> [Aim of the task]:
Repeat each line of the data below exactly, but skip the pictures.
-- Given records follows --
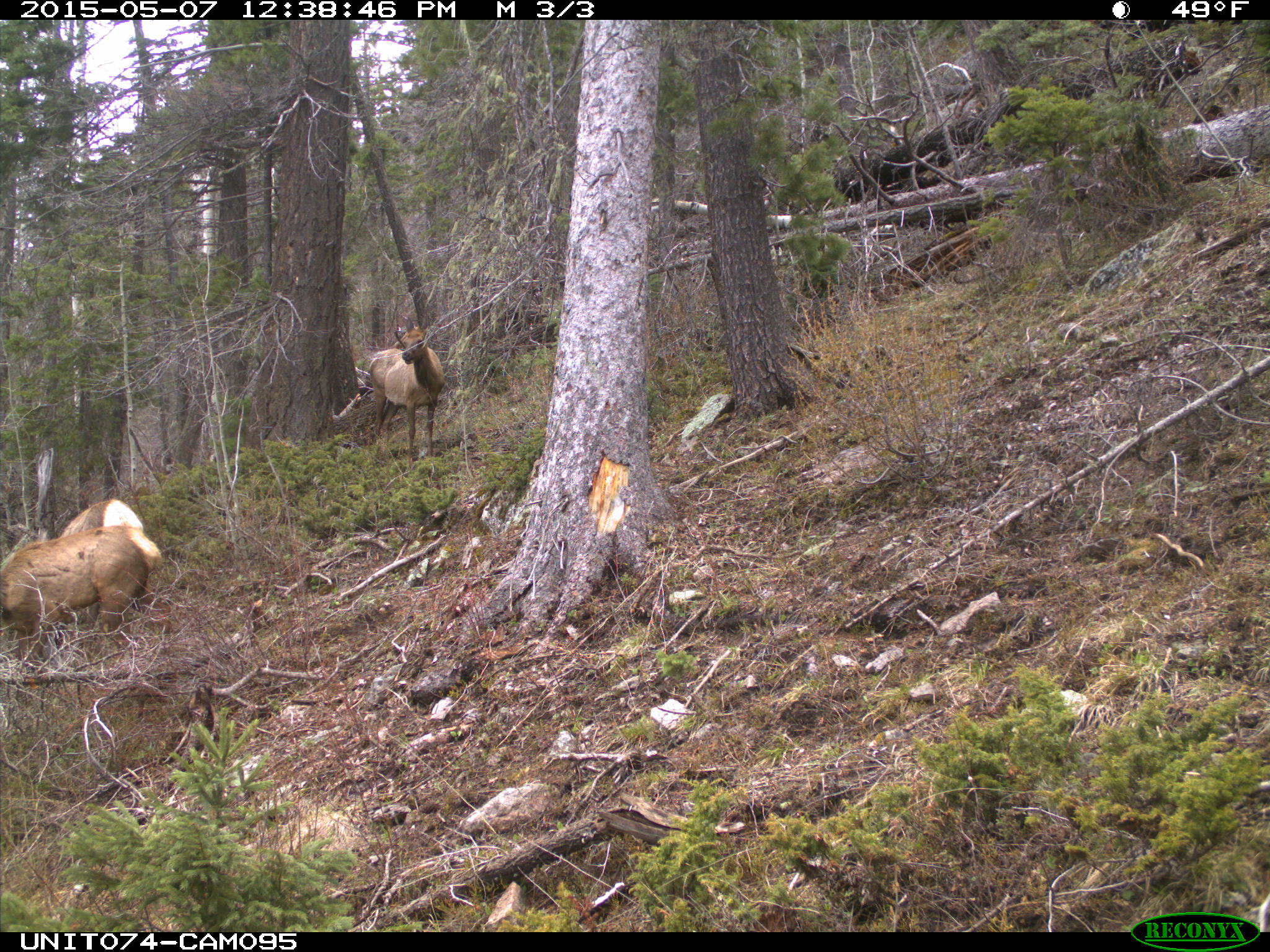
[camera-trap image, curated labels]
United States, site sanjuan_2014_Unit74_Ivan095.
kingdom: Animalia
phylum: Chordata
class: Mammalia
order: Artiodactyla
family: Cervidae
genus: Cervus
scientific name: Cervus elaphus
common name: red deer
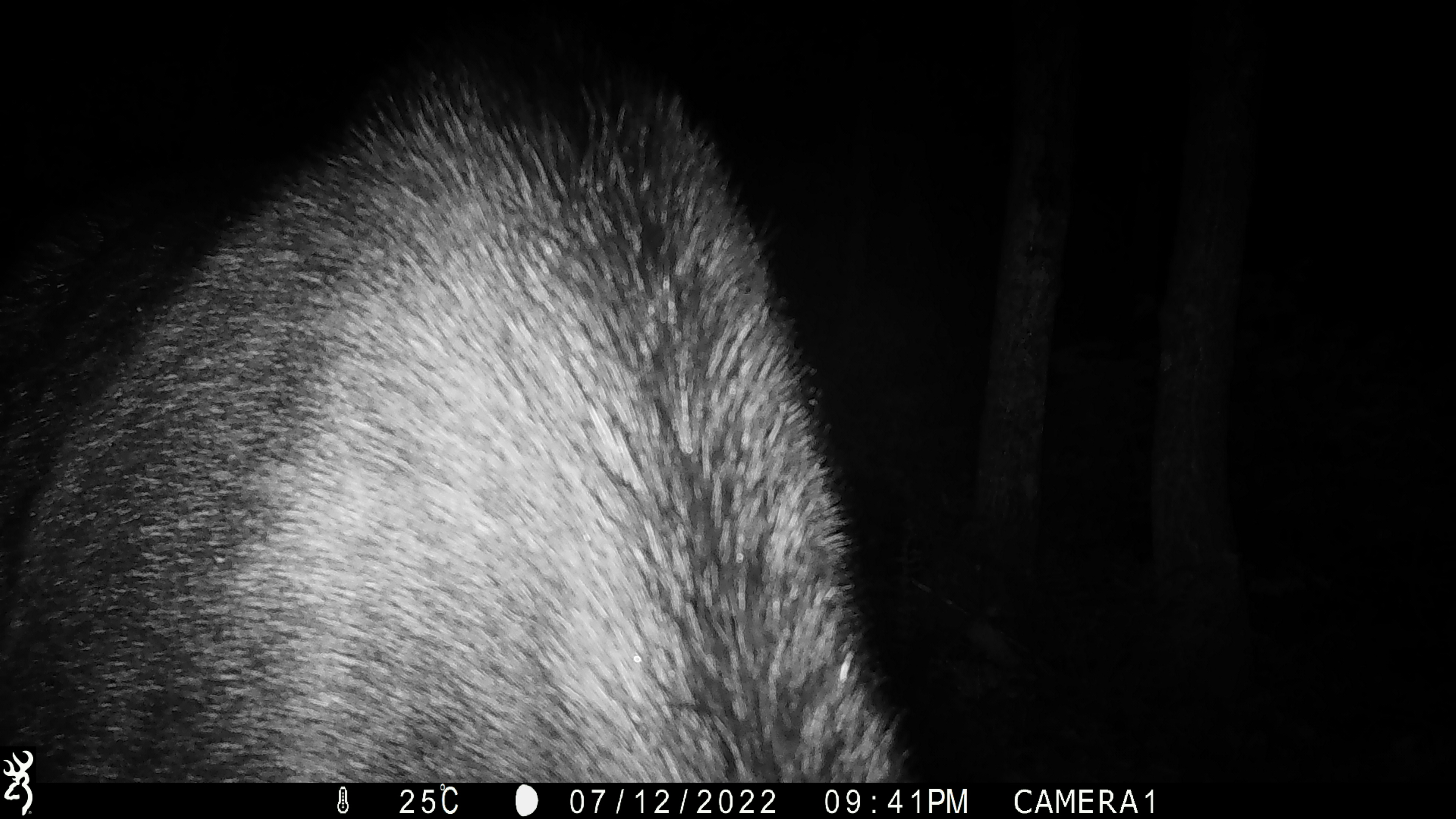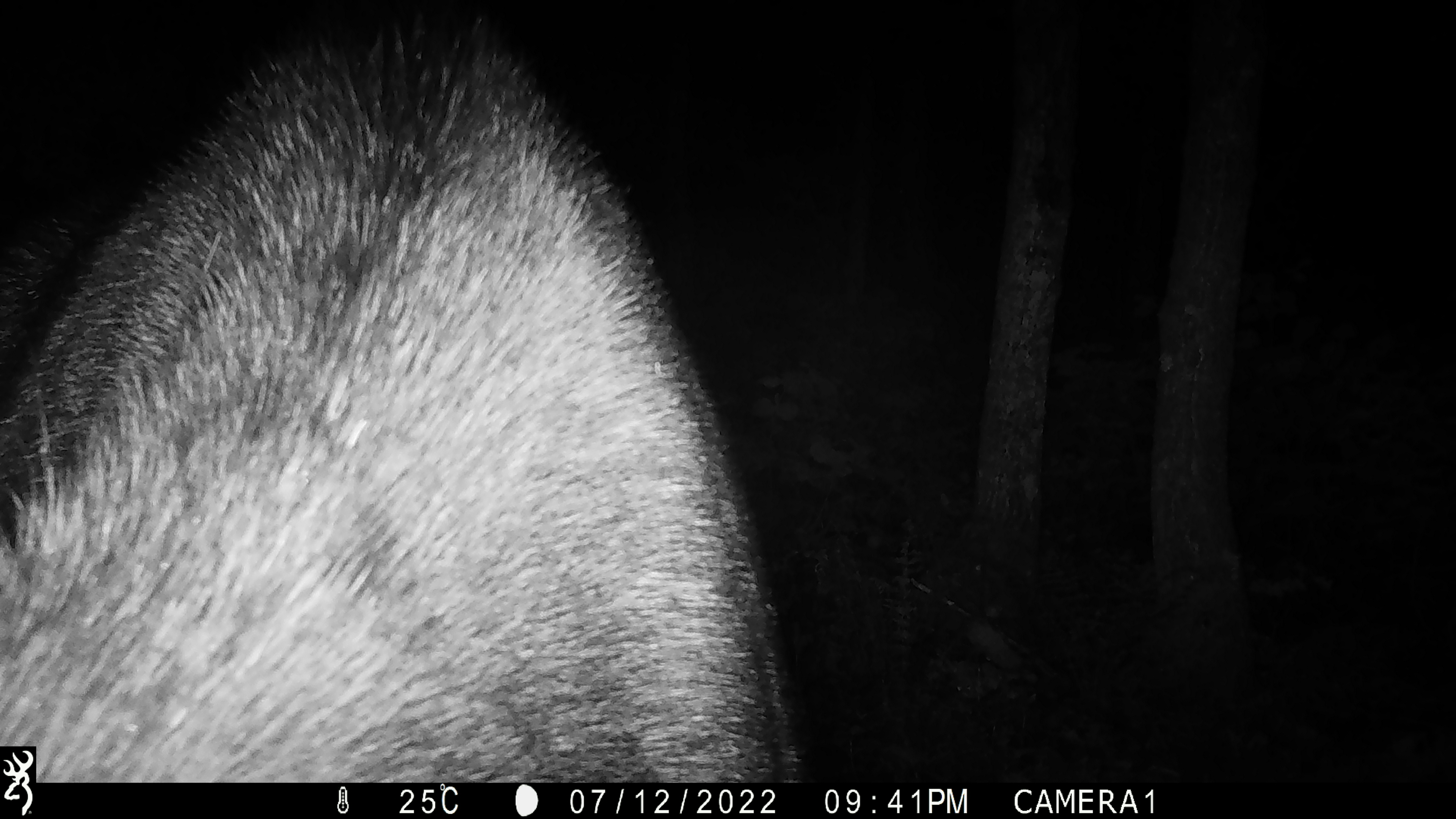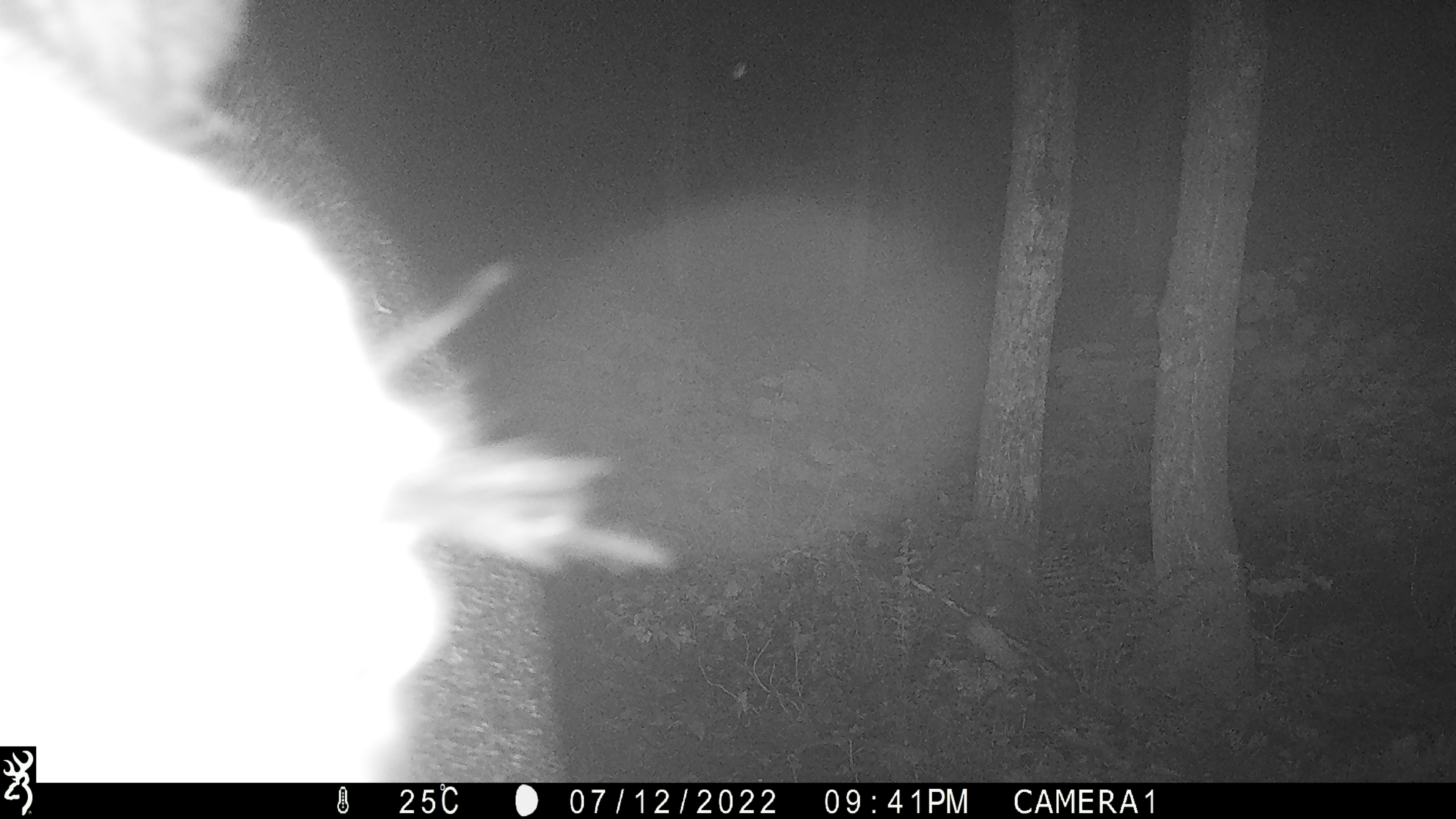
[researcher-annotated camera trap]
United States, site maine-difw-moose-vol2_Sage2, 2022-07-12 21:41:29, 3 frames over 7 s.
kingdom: Animalia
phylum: Chordata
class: Mammalia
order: Artiodactyla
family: Cervidae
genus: Alces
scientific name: Alces alces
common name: moose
Moose (Alces alces).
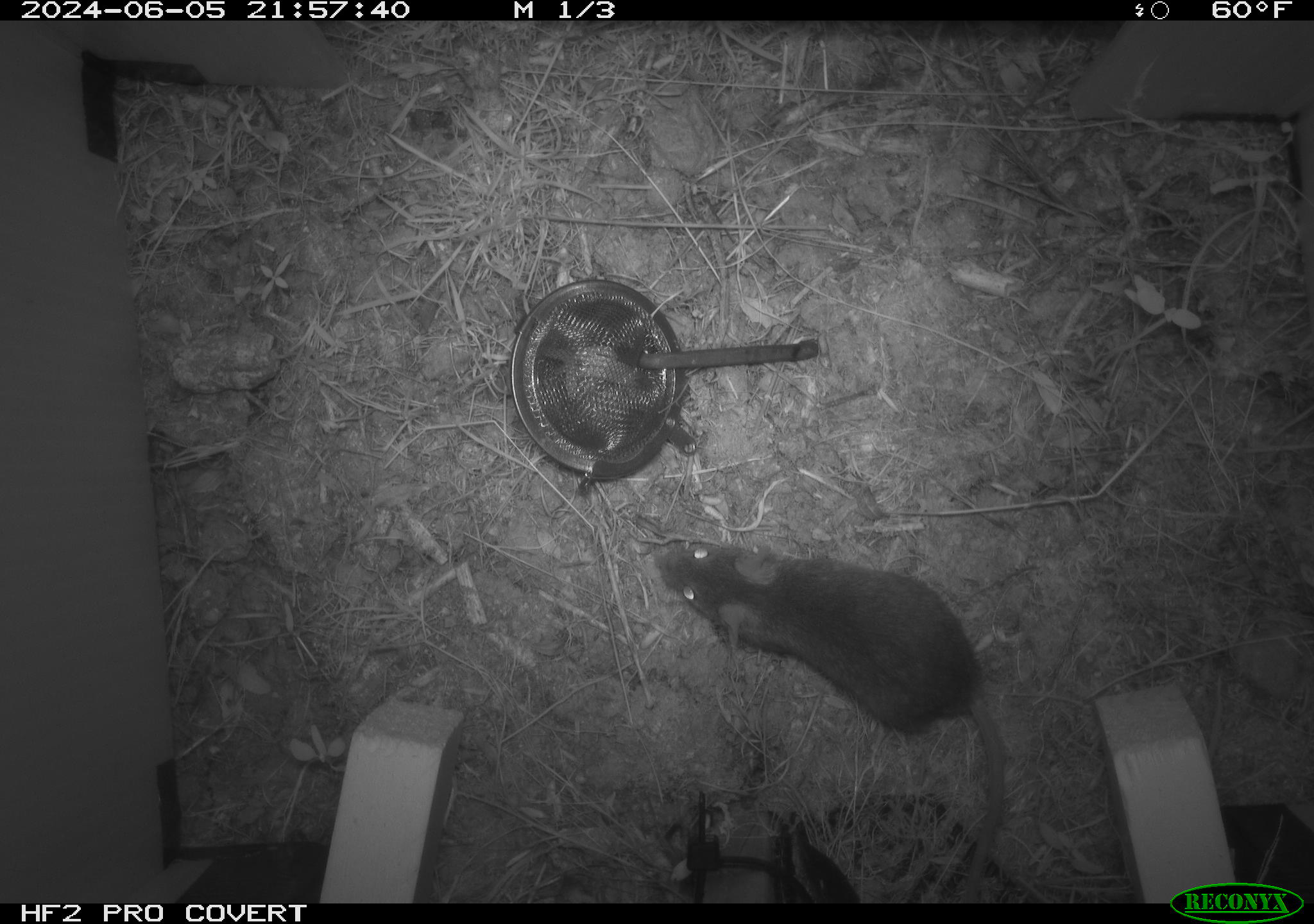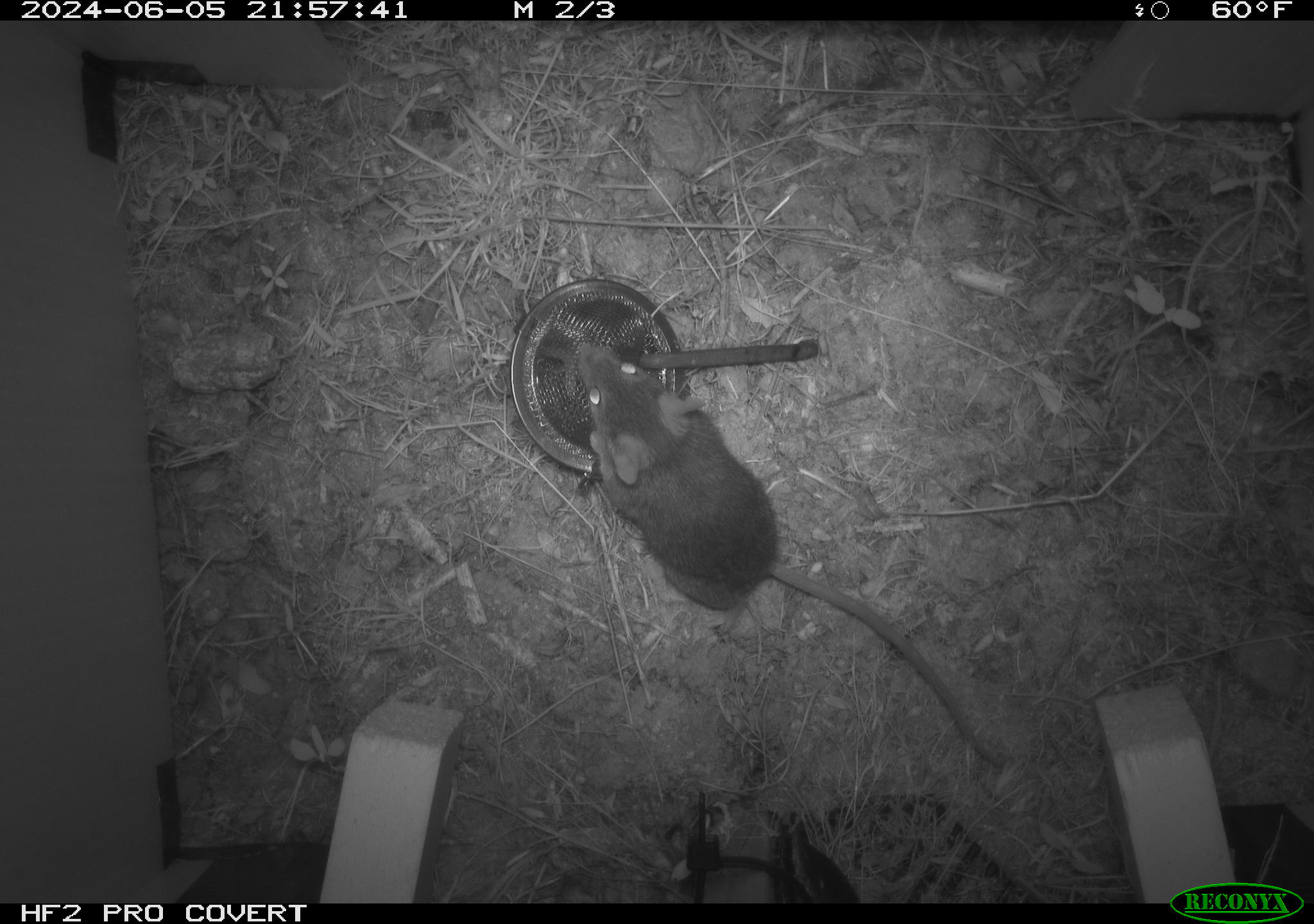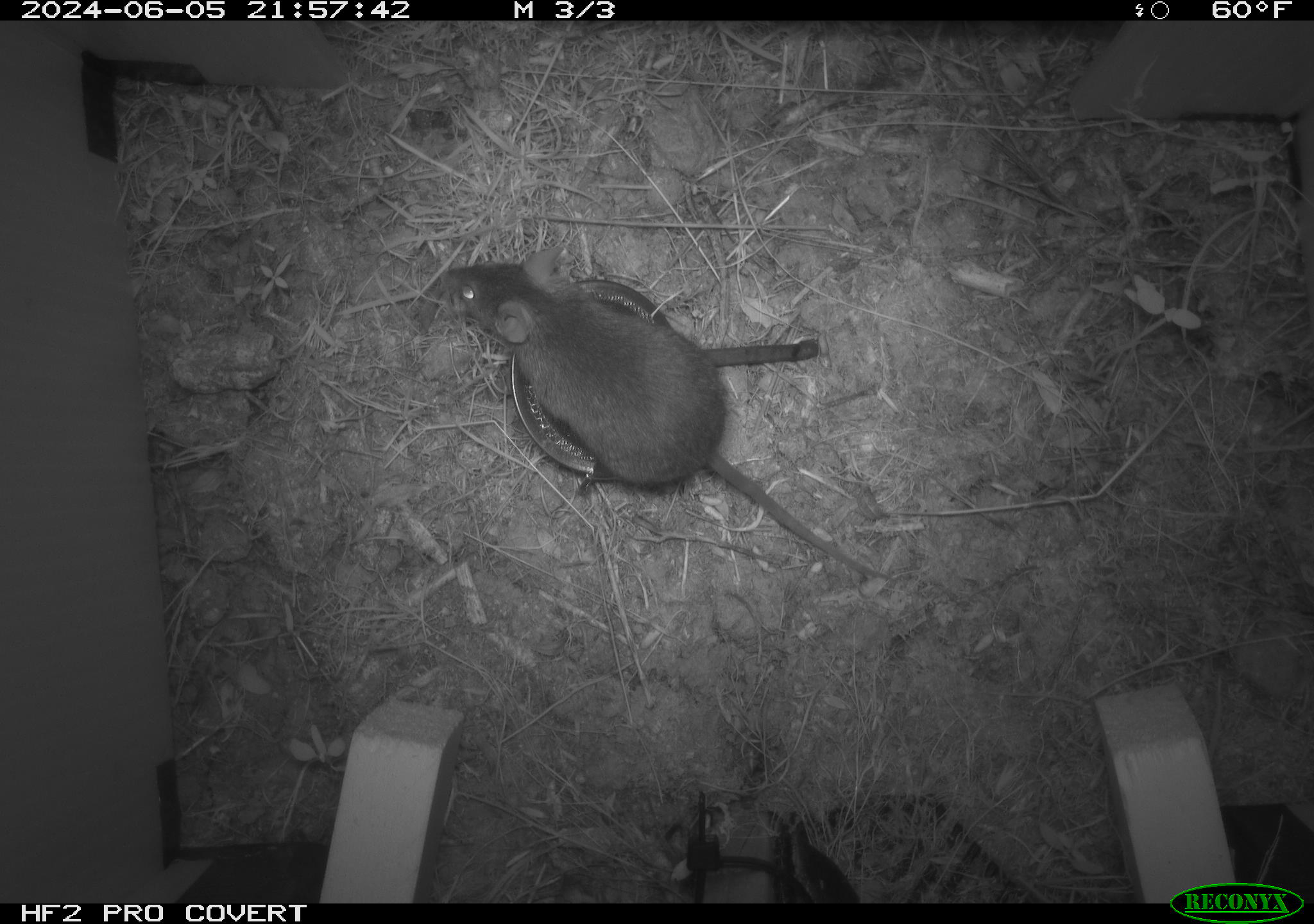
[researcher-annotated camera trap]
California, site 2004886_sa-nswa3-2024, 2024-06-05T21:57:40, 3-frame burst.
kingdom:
-- Given records concluded --
> [Final answer]:
[camera-trap image, curated labels]
United States, site sanjuan_2014_Unit74_Ivan095.
kingdom: Animalia
phylum: Chordata
class: Mammalia
order: Artiodactyla
family: Cervidae
genus: Cervus
scientific name: Cervus elaphus
common name: red deer
[researcher-annotated camera trap]
United States, site maine-difw-moose-vol2_Sage2, 2022-07-12 21:41:29, 3 frames over 7 s.
kingdom: Animalia
phylum: Chordata
class: Mammalia
order: Artiodactyla
family: Cervidae
genus: Alces
scientific name: Alces alces
common name: moose
Moose (Alces alces).
[researcher-annotated camera trap]
California, site 2004886_sa-nswa3-2024, 2024-06-05T21:57:40, 3-frame burst.
kingdom:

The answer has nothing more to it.